Bevor Eiko Ishioka am 21. Januar 2012 ihrem Krebsleiden 73-jährig erlag, konnte sie auf eine vielseitige internationale Design-Karriere zurückblicken, die nach wie vor ihresgleichen sucht: Sie war Art Director für den japanischen Kosmetikkonzern Shiseido, schuf Kostüme für Broadway-Musicals und Opern, drehte das Musikvideo für Björks Song „Cocoon“, stattete Teams unterschiedlicher Nationen für die Olympischen Winterspiele in Salt Lake City 2002 und Grace Jones für ihre „Hurricane“-Tour 2009 aus – und dies sind lediglich einige ihrer Errungenschaften abseits ihrer bedeutsamen und preisgekrönten Kostümarbeit für diverse Filme.

Eiko Ishioka wurde 1938 in Tokyo als Tochter einer Hausfrau und eines Grafikdesigners geboren. Mit dem bewussten Miterleben von Japans Kriegsniederlage gehörte sie einer Generation japanischer Designer*innen (darunter auch Modedesigner Issey Miyake) an, die die nationale Design-Ästhetik aufbrechen und erneuern sollte, wie es Maggie Kinser Saiki in ihrem Buch 12 Japanese Masters (2002) beschreibt: „In ihren Arbeiten stellt die neue Generation Ost und West kühn gegenüber und versucht bewusst, Japans raue und praktische Seite zu zeigen, nicht nur visuell, sondern auch physisch.“

Erste filmische Berührungspunkte

Nach ihrem Abschluss des Kunststudiums an der traditionsreichen Universität Tōkyō Geijutsu Daigaku arbeitete Ishioka in der Werbeabteilung des japanischen Kosmetikkonzerns Shiseido, was ihr 1965 – als erster Frau überhaupt – den prestigeträchtigen japanischen Nissembi Award einbrachte. Ab Anfang der 1970er machte sie sich selbstständig und betreute mehrere durchaus innovative und mitunter provaktive Kampagnen für die japanische Kaufhauskette „Parco“. So bestand ihr TV-Spot für „Parco“ von 1979 aus einer anderthalbminütigen Aufnahme der schwarz gekleideten und mit zartem Spitzenschleier versehenen Schauspielerin Faye Dunaway, die mit trotzig-verspieltem Blick in die Kamera ein gekochtes Ei schälte und verspeiste. Die Musikerin Róisín Murphy stellte diese Szene 2015 in ihrem Musikvideo zu Exploitation nach.

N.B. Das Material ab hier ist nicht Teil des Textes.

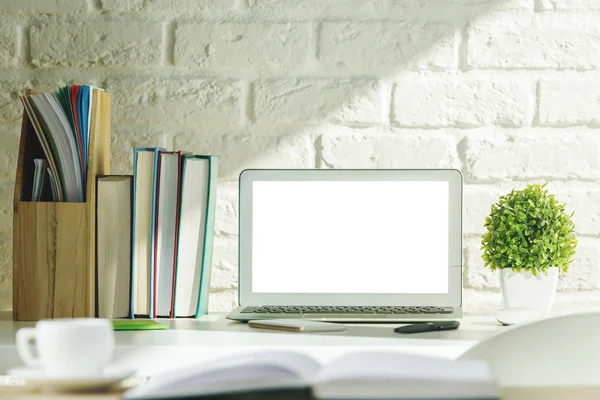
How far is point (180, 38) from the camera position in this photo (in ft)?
5.34

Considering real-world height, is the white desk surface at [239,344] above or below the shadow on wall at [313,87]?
below

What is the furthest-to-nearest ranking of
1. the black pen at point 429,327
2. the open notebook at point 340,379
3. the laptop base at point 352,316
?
the laptop base at point 352,316
the black pen at point 429,327
the open notebook at point 340,379

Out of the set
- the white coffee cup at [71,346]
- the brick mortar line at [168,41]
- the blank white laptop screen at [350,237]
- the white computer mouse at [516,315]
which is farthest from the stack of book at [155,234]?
the white coffee cup at [71,346]

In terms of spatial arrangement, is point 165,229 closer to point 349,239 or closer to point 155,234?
point 155,234

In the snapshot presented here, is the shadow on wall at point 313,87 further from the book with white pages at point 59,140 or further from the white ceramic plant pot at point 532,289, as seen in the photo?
the white ceramic plant pot at point 532,289

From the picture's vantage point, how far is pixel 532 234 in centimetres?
A: 140

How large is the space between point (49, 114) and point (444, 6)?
2.67 ft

1978 gestalte Ishioka das japanische Filmposter für Luchino Viscontis letztes Werk Die Unschuld, welches den darin thematisierten, stets zwischen zwei Frauen(körpern) wandernden Blick des Protagonisten kühn ins Visuelle übersetzte. Im Jahr darauf entwarf Ishioka das japanische Filmposter zu Apocalypse Now, das sich von der glühend-roten Hölleninferno-Visualität des internationalen Artworks für den Film abwandte und auf ein in subtileren Tönen gehaltenes Bedrohungsszenario von dicht über einer brechenden Welle heranfliegenden Militärhubschraubern setzt.

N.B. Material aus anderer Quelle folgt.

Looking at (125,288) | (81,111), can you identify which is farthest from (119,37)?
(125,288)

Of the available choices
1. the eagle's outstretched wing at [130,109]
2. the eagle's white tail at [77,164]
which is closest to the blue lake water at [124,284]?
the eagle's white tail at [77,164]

Komplexe Bühnenkonstruktionen für „Mishima – Ein Leben in vier Kapiteln“

Ab den 1980ern residierte Ishioka vor allem in New York und erweiterte ihren Design-Fokus immens, was ihr, wie sie im Gespräch mit Maggie Kinser Saiki einst verriet, durchaus schwerfiel. Im Japanischen, so heißt es in Kinser Saikis Buch, ermahne das Sprichwort „Wer zwei Hasen gleichzeitig jagt, fängt keinen“ zur Konzentration. Ihre eigene fehlende Spezialisierung bereitete der von vielfältigen Gestaltungsinteressen geleiten Ishioka ziemliche Sorgen. Nichtsdestotrotz nahm Ishioka 1985 das Angebot an, das Produktionsdesign für Paul Schraders biografisches Drama Mishima – Ein Leben in vier Kapiteln zu verantworten.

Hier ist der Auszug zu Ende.